The geographer Yi-Fu Tuan notes that pets exist for human pleasure and convenience. Feeding deer allows us to feel benign and generous, to delight in our proximity to these graceful wild beings. Feeding deer provides us with entertainment and allows us to express affection without being compelled to come to terms with the consequences of our actions — namely, that we are not ultimately helping the deer.

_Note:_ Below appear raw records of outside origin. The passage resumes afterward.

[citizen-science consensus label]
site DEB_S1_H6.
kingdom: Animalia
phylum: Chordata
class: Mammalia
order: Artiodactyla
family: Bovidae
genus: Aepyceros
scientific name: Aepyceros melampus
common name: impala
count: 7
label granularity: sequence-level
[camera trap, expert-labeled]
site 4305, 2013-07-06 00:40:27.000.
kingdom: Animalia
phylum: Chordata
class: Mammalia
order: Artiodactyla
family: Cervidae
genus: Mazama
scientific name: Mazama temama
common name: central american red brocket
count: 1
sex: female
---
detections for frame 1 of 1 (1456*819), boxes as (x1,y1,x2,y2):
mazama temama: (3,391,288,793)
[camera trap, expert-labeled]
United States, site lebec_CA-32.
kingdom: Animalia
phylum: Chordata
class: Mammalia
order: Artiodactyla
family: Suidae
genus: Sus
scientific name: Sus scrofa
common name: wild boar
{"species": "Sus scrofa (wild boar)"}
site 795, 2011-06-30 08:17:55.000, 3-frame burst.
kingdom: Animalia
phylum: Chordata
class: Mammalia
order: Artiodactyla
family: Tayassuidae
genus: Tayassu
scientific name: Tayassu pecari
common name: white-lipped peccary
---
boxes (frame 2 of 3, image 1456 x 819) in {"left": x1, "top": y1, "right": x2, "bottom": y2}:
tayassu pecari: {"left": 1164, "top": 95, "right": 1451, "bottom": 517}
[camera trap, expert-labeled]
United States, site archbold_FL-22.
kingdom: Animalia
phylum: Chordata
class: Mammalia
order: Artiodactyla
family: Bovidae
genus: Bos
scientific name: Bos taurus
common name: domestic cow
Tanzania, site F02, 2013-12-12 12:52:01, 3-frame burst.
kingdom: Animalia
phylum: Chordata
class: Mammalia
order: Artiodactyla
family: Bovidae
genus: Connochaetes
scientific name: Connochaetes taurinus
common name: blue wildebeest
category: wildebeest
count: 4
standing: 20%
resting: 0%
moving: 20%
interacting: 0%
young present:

Tom Heberlein, University of Wisconsin rural sociologist, has proposed requiring the purchase of feeding permits for all those who benefit from feeding deer, either by observing them or using bait for hunting. In the past two decades, he notes, "there has been a huge growth in the number of people who feed deer and other large animals around their homes and cabins so they can watch the animals, or keep large populations close to their property, or just because they get joy from nurturing wildlife. These people benefit just as the unsuccessful hunter gets joy from the hunt, even though neither kill deer. But the hunter pays a license fee, and an 11 percent tax on guns, ammo, and archery gear, while the feeder pays nothing." And much of the hunter's costs go back into programs to protect the health of deer and their habitat.

A radical proposition, no doubt, but one that compels us to reflect critically on our relationship with deer. Let's not treat wild deer like pets. Let's accept with utmost humility our role in the ecosystem, manage the herds for the benefit of deer, people, and other living things, and be thankful in all seasons that we live among thrilling wild creatures.